• **Fragmento de origen**:
==================================================
Por: Víctor Dumas, Economista , CAP ™ y científico de datos
Esta columna la escribo en la antesala del plebiscito constitucional con la convicción de que, más allá del resultado electoral de este domingo, el proceso constitucional está destinado a fracasar. La inmensa mayoría de los chilenos queremos una nueva constitución y la expresión democrática de dicho deseo se manifestó clara y contundentemente. Sin embargo, la actual forma y diseño de nuestra democracia representativa no estuvo a la altura. Algunos dirán que los partidos políticos no estuvieron a la altura, que fallaron los liderazgos individuales (independientes y expertos) y/o que fallaron los liderazgos al interior de nuestras instituciones democráticas. Algo de verdad hay en esta interpretación superficial, pero el problema más de fondo está en el inadecuado diseño de nuestro sistema político, y en particular, en las características que nuestro sistema electoral asigna a nuestra democracia representativa.
EL sistema político diseñando en la Constitución del 1980, pero específicamente su implementación tras el retorno de la Democracia, tiene a los partidos políticos (y no al electorado) como su base fundamental. Nuestra democracia representativa es una democracia tutelada por partidos políticos. Esta afirmación es apropiada tanto para el periodo determinado por el “sistema binominal” (1990-2010), como para el periodo actual bajo el sistema proporcional con regla de D’Hondt” (post 2010).
El sistema binominal no sólo forzaba -por diseño- la conformación de dos bloques ideológicos, sino que además generaba una altísima disciplina partidista de las autoridades electas en el poder legislativo. Este diseño funcionó y forzó lo que, entre los años 1990 y 2010, se denominó la política de los grandes acuerdos. Hay algunos que, con nostalgia, miran dicho sistema y periodo político, y apuntan a la prescripción de dicho sistema como el hito tras el cual “se jodió Chile”. Sin embargo, y sin ánimo de negar la gran prosperidad económica que generó dicho sistema, mi opinión es que sus falencias en materia de representatividad política (su pecado original si se quiere) tarde o temprano nos hubiesen llevado a una situación muy similar a la del Estallido Social.
==================================================
• **Datos**:
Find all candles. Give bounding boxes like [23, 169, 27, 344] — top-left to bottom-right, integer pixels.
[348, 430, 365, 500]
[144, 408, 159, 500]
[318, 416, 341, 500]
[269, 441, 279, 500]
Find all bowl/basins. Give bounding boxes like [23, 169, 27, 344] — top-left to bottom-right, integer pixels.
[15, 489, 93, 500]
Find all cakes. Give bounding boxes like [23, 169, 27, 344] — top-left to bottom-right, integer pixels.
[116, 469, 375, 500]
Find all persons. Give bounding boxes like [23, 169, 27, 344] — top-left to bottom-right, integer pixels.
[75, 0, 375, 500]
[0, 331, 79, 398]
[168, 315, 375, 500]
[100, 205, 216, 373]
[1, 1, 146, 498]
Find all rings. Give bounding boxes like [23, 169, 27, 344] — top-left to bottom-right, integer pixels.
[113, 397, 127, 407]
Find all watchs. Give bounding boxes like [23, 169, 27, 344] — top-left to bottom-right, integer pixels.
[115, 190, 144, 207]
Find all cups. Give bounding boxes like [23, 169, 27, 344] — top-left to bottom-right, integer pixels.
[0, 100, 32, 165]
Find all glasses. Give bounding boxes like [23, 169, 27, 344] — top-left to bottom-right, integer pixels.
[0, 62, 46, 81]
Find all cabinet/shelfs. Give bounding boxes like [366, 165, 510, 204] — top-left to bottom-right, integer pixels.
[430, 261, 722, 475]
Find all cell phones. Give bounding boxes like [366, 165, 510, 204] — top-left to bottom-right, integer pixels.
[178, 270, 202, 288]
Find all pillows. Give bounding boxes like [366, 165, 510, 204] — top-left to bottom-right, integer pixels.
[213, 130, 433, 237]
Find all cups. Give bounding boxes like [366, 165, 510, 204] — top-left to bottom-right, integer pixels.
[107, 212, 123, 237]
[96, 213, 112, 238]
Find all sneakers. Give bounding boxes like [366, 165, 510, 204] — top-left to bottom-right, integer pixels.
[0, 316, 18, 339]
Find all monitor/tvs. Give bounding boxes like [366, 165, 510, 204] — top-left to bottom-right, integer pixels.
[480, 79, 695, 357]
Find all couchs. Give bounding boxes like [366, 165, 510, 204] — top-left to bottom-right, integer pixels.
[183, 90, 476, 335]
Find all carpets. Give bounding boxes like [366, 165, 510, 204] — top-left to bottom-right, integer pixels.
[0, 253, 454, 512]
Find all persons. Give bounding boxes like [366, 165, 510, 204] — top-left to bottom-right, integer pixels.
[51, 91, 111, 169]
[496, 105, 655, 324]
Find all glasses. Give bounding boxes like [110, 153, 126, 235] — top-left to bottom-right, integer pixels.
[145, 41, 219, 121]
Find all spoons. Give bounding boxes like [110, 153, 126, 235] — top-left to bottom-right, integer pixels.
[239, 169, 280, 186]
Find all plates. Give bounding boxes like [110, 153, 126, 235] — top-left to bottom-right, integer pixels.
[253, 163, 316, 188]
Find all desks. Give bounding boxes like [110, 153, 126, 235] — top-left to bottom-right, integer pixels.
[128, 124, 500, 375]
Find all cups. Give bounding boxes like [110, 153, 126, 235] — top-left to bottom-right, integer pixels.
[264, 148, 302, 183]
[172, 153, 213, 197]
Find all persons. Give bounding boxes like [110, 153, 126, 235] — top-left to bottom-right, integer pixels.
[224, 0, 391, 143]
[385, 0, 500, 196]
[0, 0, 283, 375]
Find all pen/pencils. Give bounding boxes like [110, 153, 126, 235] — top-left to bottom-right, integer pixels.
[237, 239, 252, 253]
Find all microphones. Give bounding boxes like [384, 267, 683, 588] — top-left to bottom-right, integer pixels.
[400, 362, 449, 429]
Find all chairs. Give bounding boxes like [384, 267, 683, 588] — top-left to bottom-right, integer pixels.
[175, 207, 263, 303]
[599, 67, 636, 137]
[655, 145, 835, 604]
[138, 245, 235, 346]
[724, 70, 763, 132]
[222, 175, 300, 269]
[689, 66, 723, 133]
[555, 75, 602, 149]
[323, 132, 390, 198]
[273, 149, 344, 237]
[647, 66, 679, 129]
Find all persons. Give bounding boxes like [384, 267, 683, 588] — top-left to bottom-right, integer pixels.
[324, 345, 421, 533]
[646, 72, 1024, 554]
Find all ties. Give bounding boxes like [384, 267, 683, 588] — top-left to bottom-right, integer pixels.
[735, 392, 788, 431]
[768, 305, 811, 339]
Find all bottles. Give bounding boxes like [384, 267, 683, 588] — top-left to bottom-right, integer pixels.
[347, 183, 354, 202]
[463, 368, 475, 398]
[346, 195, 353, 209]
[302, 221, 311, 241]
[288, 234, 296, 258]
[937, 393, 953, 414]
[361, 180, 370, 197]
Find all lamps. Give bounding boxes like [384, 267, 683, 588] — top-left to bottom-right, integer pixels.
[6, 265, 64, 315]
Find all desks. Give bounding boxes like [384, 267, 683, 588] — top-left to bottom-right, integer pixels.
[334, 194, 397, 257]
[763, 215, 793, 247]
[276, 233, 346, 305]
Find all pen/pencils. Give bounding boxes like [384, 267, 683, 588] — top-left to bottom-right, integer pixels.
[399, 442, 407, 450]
==================================================
• **Tarea**:
Extrae completa la columna sobre el proceso constitucional chileno, sin modificar ni una palabra. Los datos son material aparte, sin relación con la columna.

• **Respuesta completa**:
Por: Víctor Dumas, Economista , CAP ™ y científico de datos
Esta columna la escribo en la antesala del plebiscito constitucional con la convicción de que, más allá del resultado electoral de este domingo, el proceso constitucional está destinado a fracasar. La inmensa mayoría de los chilenos queremos una nueva constitución y la expresión democrática de dicho deseo se manifestó clara y contundentemente. Sin embargo, la actual forma y diseño de nuestra democracia representativa no estuvo a la altura. Algunos dirán que los partidos políticos no estuvieron a la altura, que fallaron los liderazgos individuales (independientes y expertos) y/o que fallaron los liderazgos al interior de nuestras instituciones democráticas. Algo de verdad hay en esta interpretación superficial, pero el problema más de fondo está en el inadecuado diseño de nuestro sistema político, y en particular, en las características que nuestro sistema electoral asigna a nuestra democracia representativa.
EL sistema político diseñando en la Constitución del 1980, pero específicamente su implementación tras el retorno de la Democracia, tiene a los partidos políticos (y no al electorado) como su base fundamental. Nuestra democracia representativa es una democracia tutelada por partidos políticos. Esta afirmación es apropiada tanto para el periodo determinado por el “sistema binominal” (1990-2010), como para el periodo actual bajo el sistema proporcional con regla de D’Hondt” (post 2010).
El sistema binominal no sólo forzaba -por diseño- la conformación de dos bloques ideológicos, sino que además generaba una altísima disciplina partidista de las autoridades electas en el poder legislativo. Este diseño funcionó y forzó lo que, entre los años 1990 y 2010, se denominó la política de los grandes acuerdos. Hay algunos que, con nostalgia, miran dicho sistema y periodo político, y apuntan a la prescripción de dicho sistema como el hito tras el cual “se jodió Chile”. Sin embargo, y sin ánimo de negar la gran prosperidad económica que generó dicho sistema, mi opinión es que sus falencias en materia de representatividad política (su pecado original si se quiere) tarde o temprano nos hubiesen llevado a una situación muy similar a la del Estallido Social.